GST was first introduced in 1986. Most workplaces used typewriters. Businesses were coming to grips with the fax machine. EFTPOS was still in its trial phase.
There was no internet in New Zealand. Share trading and currency speculation were not a significant feature of the economy. Personal overseas shopping had to be done in person, overseas.
Three decades on GST is no match for the global marketplace that is now accessible to everyone with a PC and an internet connection. No amount of tinkering will change that.
GST was a trade off to allow the government to lower the top income tax rate and move towards the neoliberal holy grail, a flat tax rate, without sacrificing tax revenue. The downside is greater inequality.
Low and middle income earners who spend all of their income on living expenses pay an extra 15% tax on 100% of their income. Higher earners who are able to squirrel a portion of their income away pay GST on a much lesser percentage of their income.

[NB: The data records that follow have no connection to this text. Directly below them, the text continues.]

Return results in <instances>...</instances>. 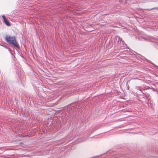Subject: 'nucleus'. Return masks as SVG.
<instances>
[{
  "label": "nucleus",
  "mask_w": 158,
  "mask_h": 158,
  "mask_svg": "<svg viewBox=\"0 0 158 158\" xmlns=\"http://www.w3.org/2000/svg\"><path fill=\"white\" fill-rule=\"evenodd\" d=\"M119 40H120L122 41V43L123 44V47H125V46H126V44L124 43V42L123 41H122V38L119 37Z\"/></svg>",
  "instance_id": "7ed1b4c3"
},
{
  "label": "nucleus",
  "mask_w": 158,
  "mask_h": 158,
  "mask_svg": "<svg viewBox=\"0 0 158 158\" xmlns=\"http://www.w3.org/2000/svg\"><path fill=\"white\" fill-rule=\"evenodd\" d=\"M2 17L3 19V22L7 26H10L11 25V24L10 23L9 21L5 17L4 15L2 16Z\"/></svg>",
  "instance_id": "f03ea898"
},
{
  "label": "nucleus",
  "mask_w": 158,
  "mask_h": 158,
  "mask_svg": "<svg viewBox=\"0 0 158 158\" xmlns=\"http://www.w3.org/2000/svg\"><path fill=\"white\" fill-rule=\"evenodd\" d=\"M138 90H139L141 92V94H140V95H143V94H145L144 91V92H143L142 91H141V90L140 89H139Z\"/></svg>",
  "instance_id": "20e7f679"
},
{
  "label": "nucleus",
  "mask_w": 158,
  "mask_h": 158,
  "mask_svg": "<svg viewBox=\"0 0 158 158\" xmlns=\"http://www.w3.org/2000/svg\"><path fill=\"white\" fill-rule=\"evenodd\" d=\"M155 8H152V9H146V10H152L153 9H155Z\"/></svg>",
  "instance_id": "39448f33"
},
{
  "label": "nucleus",
  "mask_w": 158,
  "mask_h": 158,
  "mask_svg": "<svg viewBox=\"0 0 158 158\" xmlns=\"http://www.w3.org/2000/svg\"><path fill=\"white\" fill-rule=\"evenodd\" d=\"M6 41L9 44H11L18 49L20 48L19 44L17 43L15 37L14 36H11L10 35H6L5 37Z\"/></svg>",
  "instance_id": "f257e3e1"
},
{
  "label": "nucleus",
  "mask_w": 158,
  "mask_h": 158,
  "mask_svg": "<svg viewBox=\"0 0 158 158\" xmlns=\"http://www.w3.org/2000/svg\"><path fill=\"white\" fill-rule=\"evenodd\" d=\"M149 41H151V42H152V41L151 40H150Z\"/></svg>",
  "instance_id": "1a4fd4ad"
},
{
  "label": "nucleus",
  "mask_w": 158,
  "mask_h": 158,
  "mask_svg": "<svg viewBox=\"0 0 158 158\" xmlns=\"http://www.w3.org/2000/svg\"><path fill=\"white\" fill-rule=\"evenodd\" d=\"M97 129H95L92 132V133H93Z\"/></svg>",
  "instance_id": "0eeeda50"
},
{
  "label": "nucleus",
  "mask_w": 158,
  "mask_h": 158,
  "mask_svg": "<svg viewBox=\"0 0 158 158\" xmlns=\"http://www.w3.org/2000/svg\"><path fill=\"white\" fill-rule=\"evenodd\" d=\"M147 61H148L149 63L153 64V63L151 61H150L149 60H147Z\"/></svg>",
  "instance_id": "423d86ee"
},
{
  "label": "nucleus",
  "mask_w": 158,
  "mask_h": 158,
  "mask_svg": "<svg viewBox=\"0 0 158 158\" xmlns=\"http://www.w3.org/2000/svg\"><path fill=\"white\" fill-rule=\"evenodd\" d=\"M156 8L155 9H158V7H155Z\"/></svg>",
  "instance_id": "6e6552de"
}]
</instances>
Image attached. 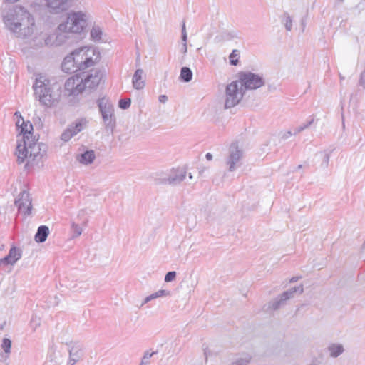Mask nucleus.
Returning <instances> with one entry per match:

Financial services have, inexplicably, never been subject to GST, to the detriment of New Zealand businesses who have to cope with the effects of GST exempt currency speculators on the New Zealand dollar.
Only overseas purchases over $400 attract GST because it would cost more to collect GST from smaller purchases than it would yield in tax revenue. Now the frequency and ease of overseas shopping has local retailers calling foul. But GST is inherently unfair.
A very small financial transactions tax, on the other hand, for example 2c per $100, deducted by banks on all withdrawals from NZ financial institutions, would be simple, effective, and fair. It would include all overseas purchases. it would capture parasitic activities such as currency speculation and high frequency share trading. And it would free local businesses from the tedious and time consuming administrative task of collecting GST on behalf of the government.
We would argue GST should never have been rolled out in the first place. In 2015 it is definitely past its use by date. It should be consigned to the rubbish bin forthwith and replaced with a financial transactions tax that is much better fit with today’s world.